As the pandemic unfolds, it is very clear that we are not ‘all in this together’ as Black, African and Minority Ethnic (BAME) and key worker communities are disproportionately affected by the pandemic and radiation. When faced with virus exposure, self-isolation is simply not possible for key workers, including care workers, emergency services, refuse collectors, Dr's, nurses, teachers, cleaners. In terms of radiation exposure to testing and accidents, lowpaid workers, foot soldiers, indigenous communities, and down-winders are also disproportionately affected.

There are also health correlations as Covid-19 and radiation effects can be asymptomatic causing anxiety and suspicion. A delayed symptom response also means that it is very hard to trace, and to identify a strict causal link. Although much effort has gone into contact tracing, the UK failure to test people with symptoms for the first 3-4 months of the virus makes the state contact tracing fairly redundant. In both cases there is no cure, only palliative care. And in both cases there is an element of airbourne and surface contamination, where ‘staying indoors’ is a sensible way to avoid infection or contamination. The anxiety of touch-ness of Covid19 is also experienced with radioactive contamination, where dust is often the most significant hazard, with hand/clothes washing, cleaning, keeping windows closed, taking off shoes indoors, are all basic protection, most recently in Fukushima. Distance is also a basic principle of radiation protection, where the inverse square law means that each time you double the distance, you quarter the risk of recieving a dose from a specific source. Whilst the 2 meter distance rule for an airbourne virus might seem absolute in the markings on the post-office floor, of course the reality is a sliding scale of risk depending on weather you are indoors or outdoors, coughing or breathing normally, upwind or downwind, wearing a mask or not. It turns out that radiation and covid-19 do not affect all bodies in the same way, however whilst children are one of the most at risk groups in terms of radiation, they are less at risk of developing severe symptoms of the virus. In contrast Covid-19 spreads exponentially, whilst radiation can mutate DNA passed onto future generations.
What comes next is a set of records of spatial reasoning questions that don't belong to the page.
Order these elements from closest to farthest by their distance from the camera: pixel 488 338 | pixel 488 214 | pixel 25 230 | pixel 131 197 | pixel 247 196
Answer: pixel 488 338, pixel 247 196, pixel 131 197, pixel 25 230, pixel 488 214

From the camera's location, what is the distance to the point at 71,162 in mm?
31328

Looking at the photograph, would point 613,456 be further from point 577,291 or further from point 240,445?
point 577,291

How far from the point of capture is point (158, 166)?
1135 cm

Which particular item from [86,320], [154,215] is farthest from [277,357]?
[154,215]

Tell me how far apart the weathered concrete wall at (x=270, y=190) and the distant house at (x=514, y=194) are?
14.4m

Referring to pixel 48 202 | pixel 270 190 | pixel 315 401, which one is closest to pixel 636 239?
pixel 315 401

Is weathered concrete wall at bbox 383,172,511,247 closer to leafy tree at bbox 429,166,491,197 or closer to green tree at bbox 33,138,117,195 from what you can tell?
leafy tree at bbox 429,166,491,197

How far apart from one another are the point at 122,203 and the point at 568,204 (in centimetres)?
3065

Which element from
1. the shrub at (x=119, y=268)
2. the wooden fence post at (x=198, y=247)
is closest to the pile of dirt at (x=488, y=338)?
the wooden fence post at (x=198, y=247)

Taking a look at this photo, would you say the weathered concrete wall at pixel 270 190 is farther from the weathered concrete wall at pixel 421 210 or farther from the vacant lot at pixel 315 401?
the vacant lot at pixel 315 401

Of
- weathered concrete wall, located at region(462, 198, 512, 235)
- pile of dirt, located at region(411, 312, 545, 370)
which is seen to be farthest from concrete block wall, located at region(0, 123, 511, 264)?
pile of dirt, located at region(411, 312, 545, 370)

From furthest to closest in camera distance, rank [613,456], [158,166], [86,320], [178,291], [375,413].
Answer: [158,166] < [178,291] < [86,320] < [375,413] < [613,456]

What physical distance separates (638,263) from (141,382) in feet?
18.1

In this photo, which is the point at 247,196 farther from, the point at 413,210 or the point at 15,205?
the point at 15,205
The lack of state preparedness for emergencies such as a pandemic or potential nuclear attack or accident, is very apparent right now. In Europe there is a general attitude that disasters happen elsewhere, to countries with less stable environments, less robust health & safety, and less knowledge. This naïvety is endemic in most nation states. In both situations we see a failure of government to provide basic social care for everyone. The UK emphasis on top-down management and commercial market solutions, rather than rigorous governance and a responsibility of care has led to over 50,000 deaths (ONS) from Covid19 to date.
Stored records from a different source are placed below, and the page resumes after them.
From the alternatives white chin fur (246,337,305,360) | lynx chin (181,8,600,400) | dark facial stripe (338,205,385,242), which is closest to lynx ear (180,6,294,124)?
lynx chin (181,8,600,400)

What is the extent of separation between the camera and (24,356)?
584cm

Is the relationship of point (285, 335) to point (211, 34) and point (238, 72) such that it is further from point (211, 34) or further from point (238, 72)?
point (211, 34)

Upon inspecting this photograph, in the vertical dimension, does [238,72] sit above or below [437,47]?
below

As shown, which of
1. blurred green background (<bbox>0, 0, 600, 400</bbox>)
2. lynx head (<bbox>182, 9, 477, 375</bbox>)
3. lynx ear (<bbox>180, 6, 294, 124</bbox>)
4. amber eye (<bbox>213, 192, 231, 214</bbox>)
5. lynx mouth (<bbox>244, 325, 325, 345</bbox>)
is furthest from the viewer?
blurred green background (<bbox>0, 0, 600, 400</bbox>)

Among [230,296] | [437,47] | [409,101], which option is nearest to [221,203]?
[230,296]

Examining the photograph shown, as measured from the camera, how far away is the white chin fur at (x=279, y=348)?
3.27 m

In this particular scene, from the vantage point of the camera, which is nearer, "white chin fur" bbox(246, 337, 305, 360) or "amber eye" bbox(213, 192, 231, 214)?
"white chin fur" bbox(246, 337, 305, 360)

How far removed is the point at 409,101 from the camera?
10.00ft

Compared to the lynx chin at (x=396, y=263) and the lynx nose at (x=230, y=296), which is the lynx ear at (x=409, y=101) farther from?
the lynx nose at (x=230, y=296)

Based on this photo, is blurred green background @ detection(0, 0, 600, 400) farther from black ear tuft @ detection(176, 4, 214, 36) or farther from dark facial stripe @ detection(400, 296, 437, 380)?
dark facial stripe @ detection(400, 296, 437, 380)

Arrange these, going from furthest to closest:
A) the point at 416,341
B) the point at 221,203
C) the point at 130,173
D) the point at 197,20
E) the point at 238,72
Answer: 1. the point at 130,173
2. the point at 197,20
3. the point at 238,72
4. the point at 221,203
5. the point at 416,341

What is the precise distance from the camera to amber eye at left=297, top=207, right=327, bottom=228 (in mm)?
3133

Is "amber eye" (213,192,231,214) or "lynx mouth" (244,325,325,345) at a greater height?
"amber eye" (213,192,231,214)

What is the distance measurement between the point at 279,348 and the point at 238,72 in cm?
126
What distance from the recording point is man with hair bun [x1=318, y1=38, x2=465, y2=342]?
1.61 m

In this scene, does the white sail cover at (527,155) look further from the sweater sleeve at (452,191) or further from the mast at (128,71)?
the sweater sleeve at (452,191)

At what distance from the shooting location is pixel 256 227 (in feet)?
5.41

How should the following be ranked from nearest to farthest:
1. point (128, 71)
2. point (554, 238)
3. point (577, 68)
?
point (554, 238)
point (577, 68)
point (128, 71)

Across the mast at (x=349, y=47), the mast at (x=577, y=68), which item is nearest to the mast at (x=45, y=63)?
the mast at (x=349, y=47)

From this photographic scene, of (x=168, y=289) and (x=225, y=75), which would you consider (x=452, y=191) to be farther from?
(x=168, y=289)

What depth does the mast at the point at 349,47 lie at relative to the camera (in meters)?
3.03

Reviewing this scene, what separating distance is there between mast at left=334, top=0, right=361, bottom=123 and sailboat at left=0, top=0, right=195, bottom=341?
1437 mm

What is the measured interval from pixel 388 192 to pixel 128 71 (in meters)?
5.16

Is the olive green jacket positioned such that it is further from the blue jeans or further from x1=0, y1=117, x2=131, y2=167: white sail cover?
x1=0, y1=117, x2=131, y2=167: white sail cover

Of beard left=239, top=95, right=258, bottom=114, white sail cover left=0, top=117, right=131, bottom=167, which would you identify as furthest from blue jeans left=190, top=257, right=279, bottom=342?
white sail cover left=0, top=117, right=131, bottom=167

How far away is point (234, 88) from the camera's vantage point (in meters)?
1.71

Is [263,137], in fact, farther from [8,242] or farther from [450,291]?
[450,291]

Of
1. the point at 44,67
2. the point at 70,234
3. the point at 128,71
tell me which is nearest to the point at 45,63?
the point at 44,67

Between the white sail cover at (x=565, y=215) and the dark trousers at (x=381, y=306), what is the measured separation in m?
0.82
Solutions include good world-keeping along with re-valuing local practices of care: the need to strengthen global governance on the one hand (eg WHO, UN, UNESCO), and on the other hand - local engagement to give and recieve care on a personal and planetary level. Effective infrastructures have been provided by distributed testing in Germany, crowd sourced data such as Safecast and the COVID-ZOE symptom tracker in the UK, along with local governance and mutual aid. The virus shifts our perception of national risk away from nuclear military threat, and towards a nation state's capacity to care for its population, and the need for transparency in goverment. At this time nuclear weapons become increasingly untenable as a deterrent against any of our current threats, from biological or computer viruses, and the increasingly destructive impact of global warming.

Following the Fukushima meltdown, Safecast developed crowd sourced radiation monitoring in the exclusion zones to help people understand the safety and risks of their environment. Today they are giving human narrative to crowdsourced data of the Coronavirus, providing mapping tools which include personal narratives of individual experience that start to build locally specific profiles of the disease and the medical support available. https://safecast.org/

On the Nuclear Culture Research Group List, there are more nuanced references to aesthetics, but as the politics of the pandemic is moving so rapidly it's hard to tie them in with the current conditions.